PROBLEM TO SOLVE: Your answer should consist of all lines in the listing that hold the word "camera".

RECORDS SUPPLIED:
----
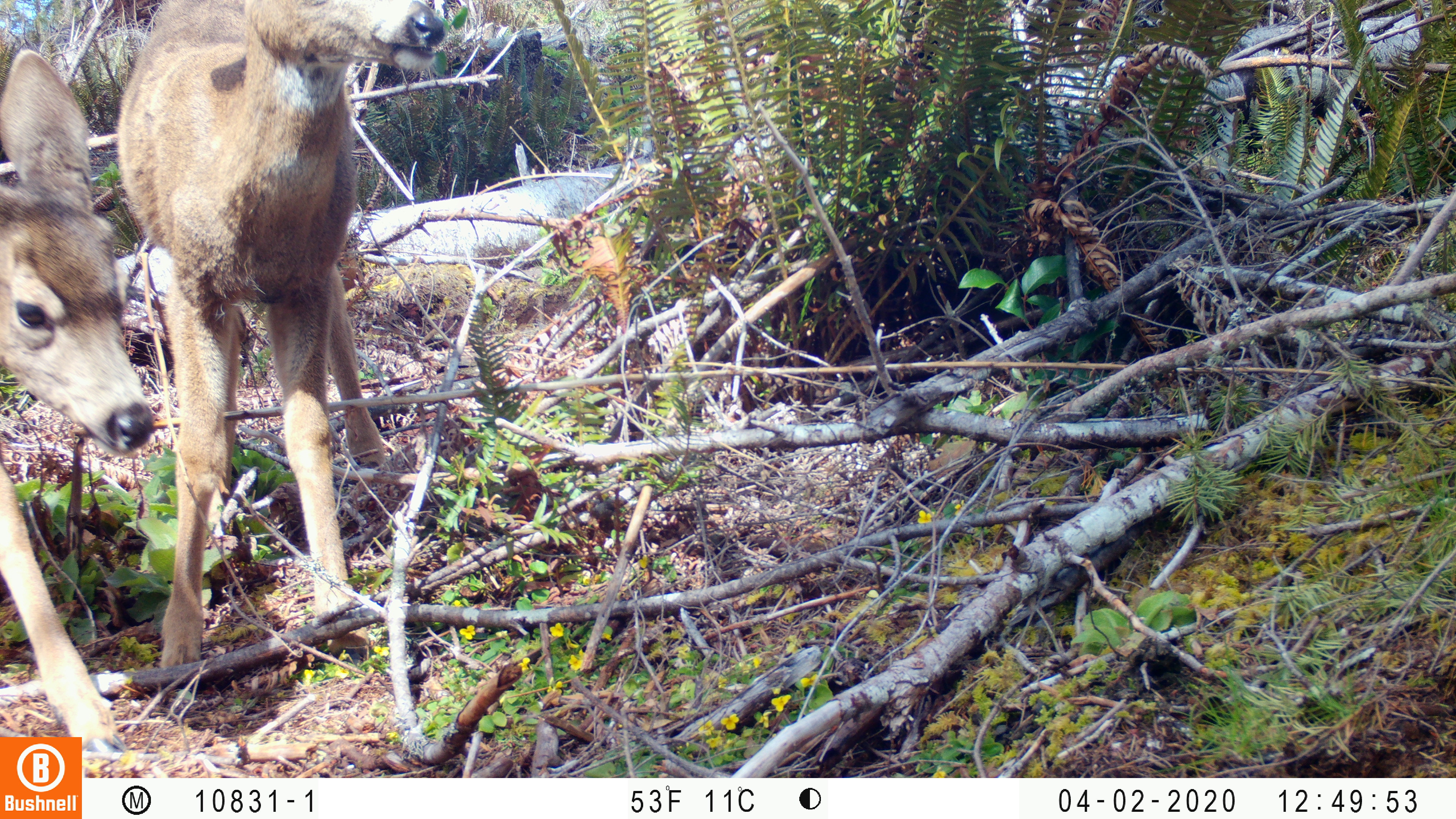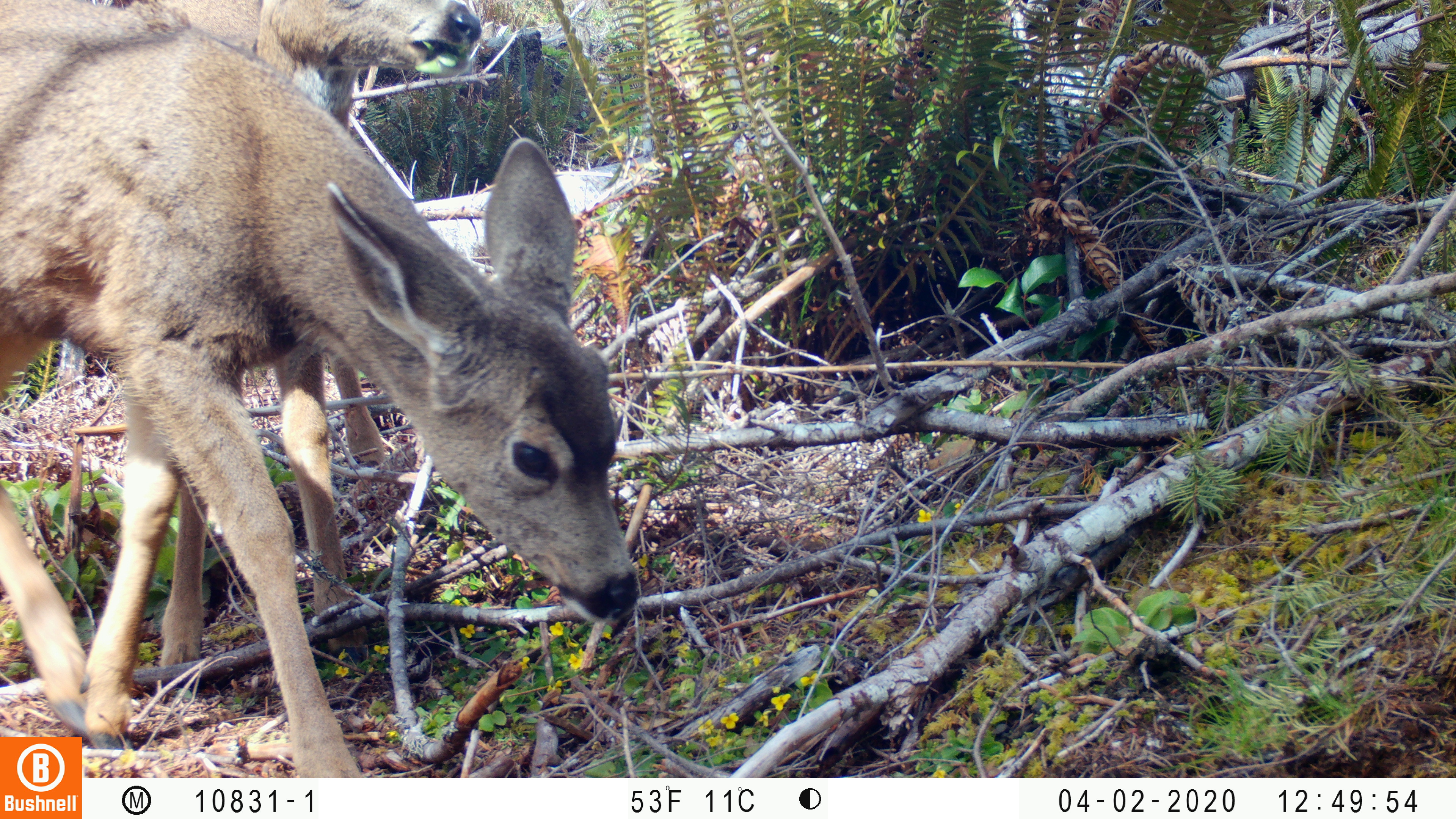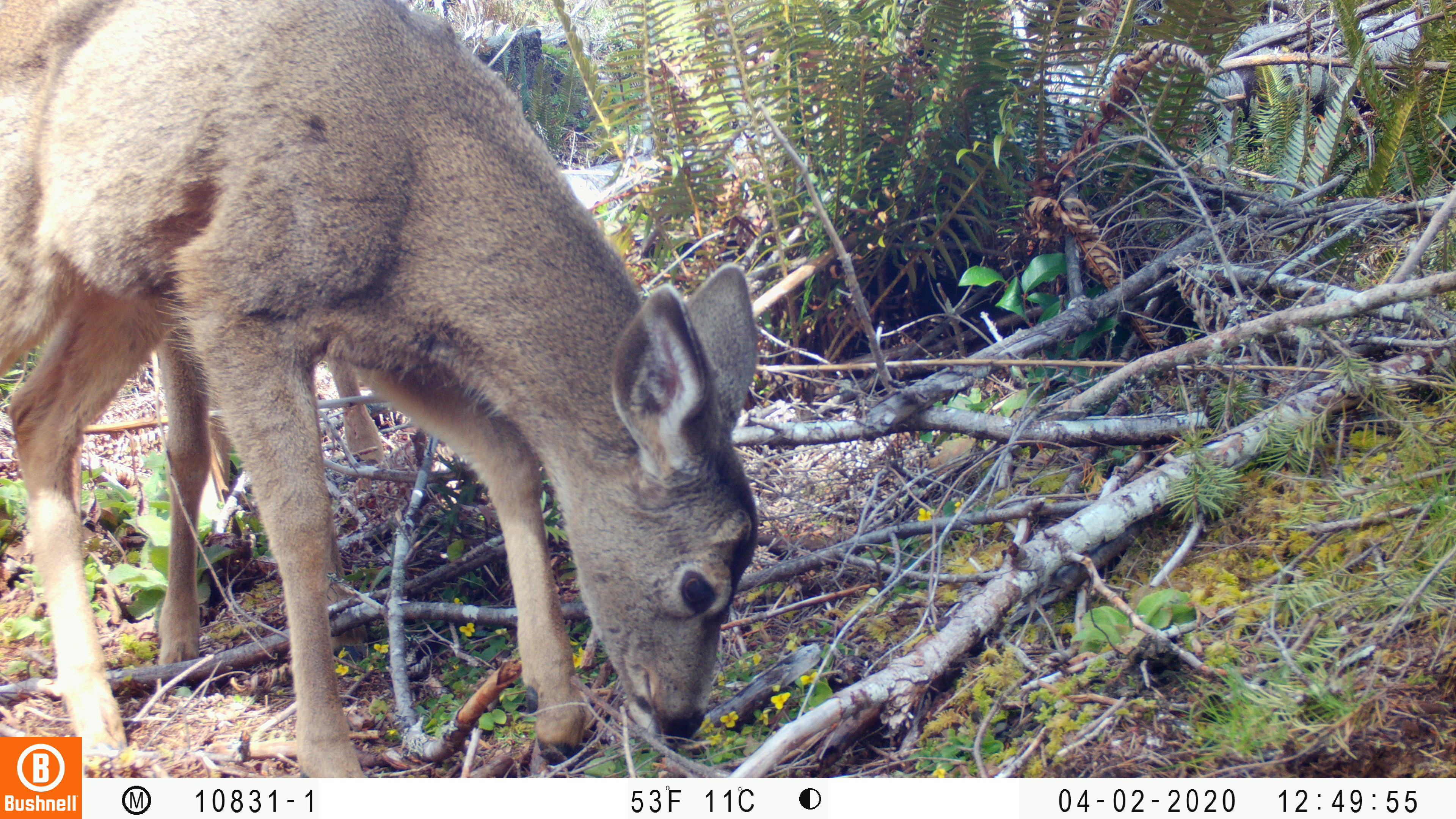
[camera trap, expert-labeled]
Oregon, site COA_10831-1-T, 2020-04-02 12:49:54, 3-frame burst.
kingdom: Animalia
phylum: Chordata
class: Mammalia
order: Artiodactyla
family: Cervidae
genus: Odocoileus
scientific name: Odocoileus hemionus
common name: black-tailed deer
Black-tailed deer (Odocoileus hemionus).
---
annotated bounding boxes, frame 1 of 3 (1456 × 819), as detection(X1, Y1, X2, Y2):
black-tailed deer: detection(0, 0, 478, 735)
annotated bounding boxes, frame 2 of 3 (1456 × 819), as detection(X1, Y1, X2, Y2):
black-tailed deer: detection(0, 0, 658, 732)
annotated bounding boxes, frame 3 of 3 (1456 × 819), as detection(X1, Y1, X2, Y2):
black-tailed deer: detection(0, 0, 785, 734)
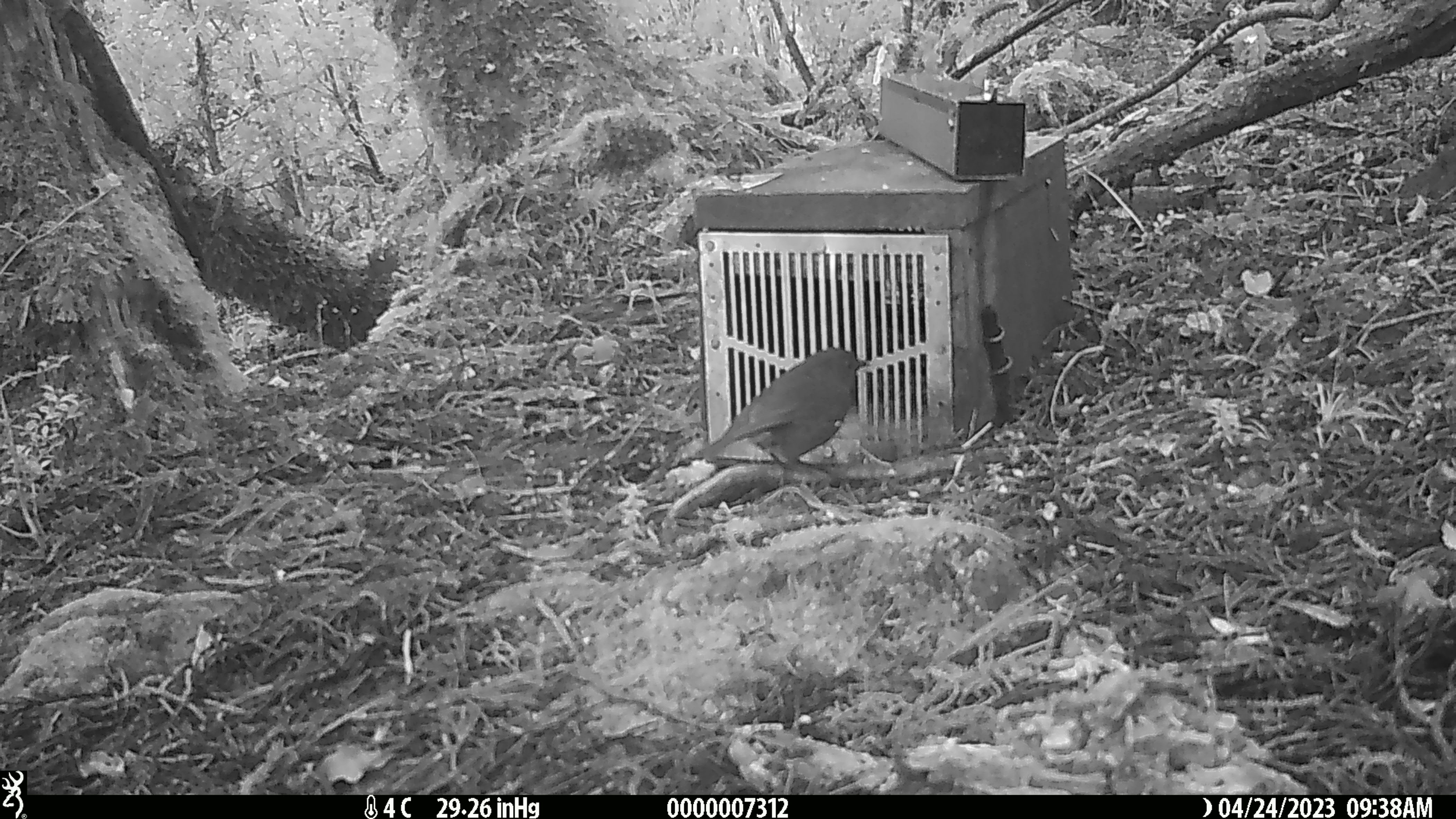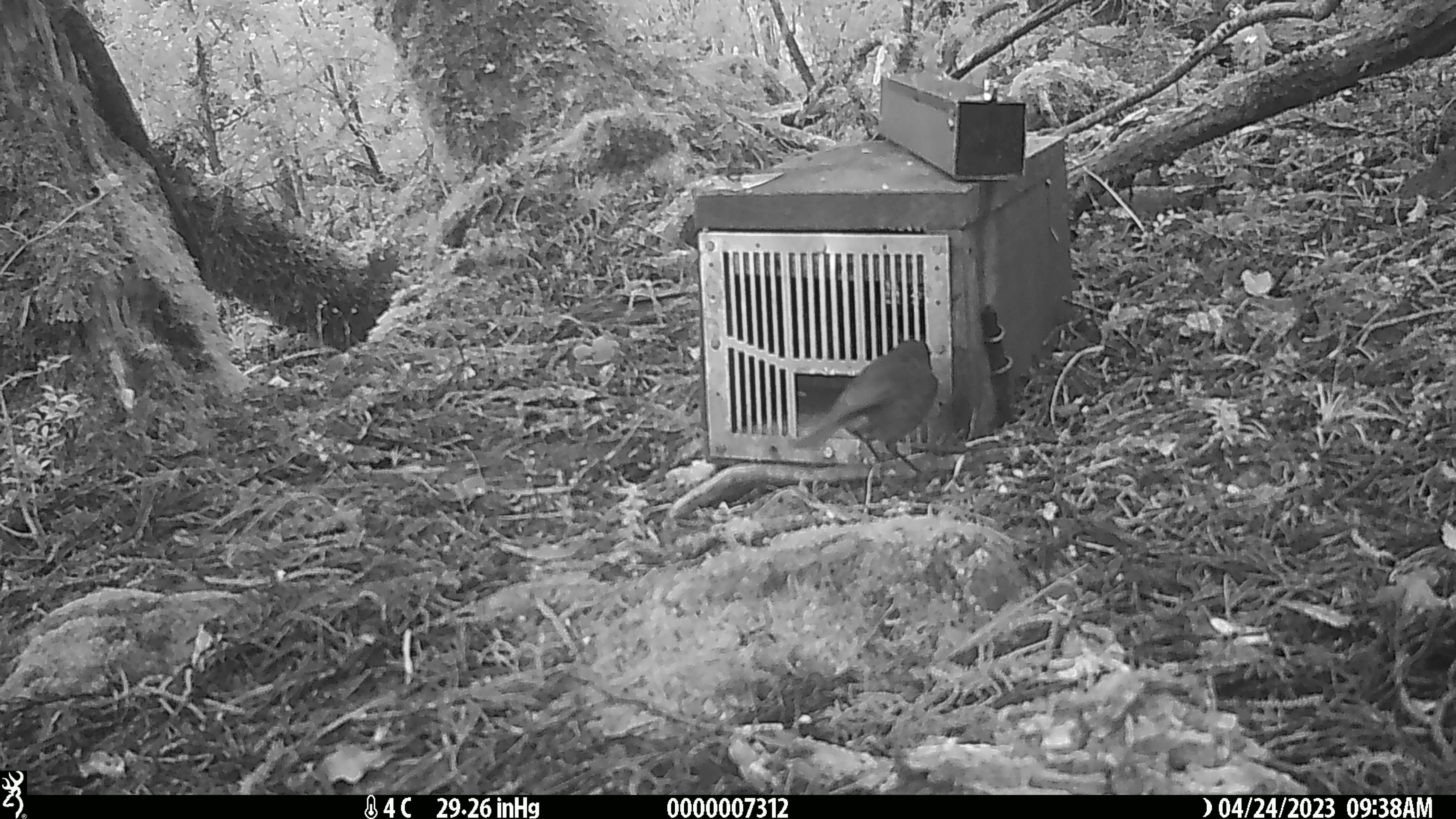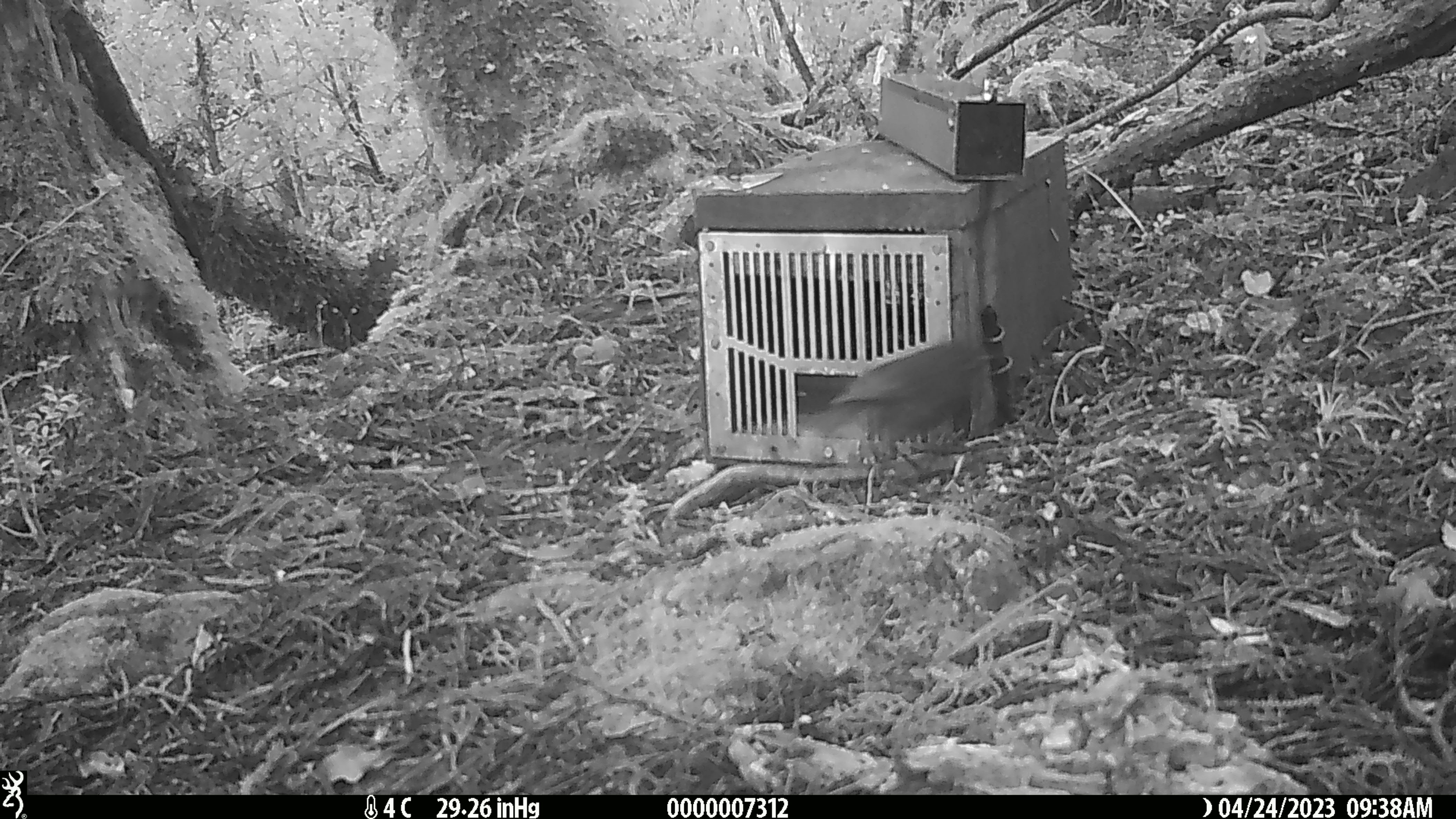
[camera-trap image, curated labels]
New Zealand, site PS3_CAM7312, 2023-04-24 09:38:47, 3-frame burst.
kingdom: Animalia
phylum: Chordata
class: Aves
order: Passeriformes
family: Petroicidae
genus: Petroica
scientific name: Petroica australis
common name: new zealand robin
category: robin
----
ANSWER TO THIS EXERCISE:
[camera trap, expert-labeled]
[camera-trap image, curated labels]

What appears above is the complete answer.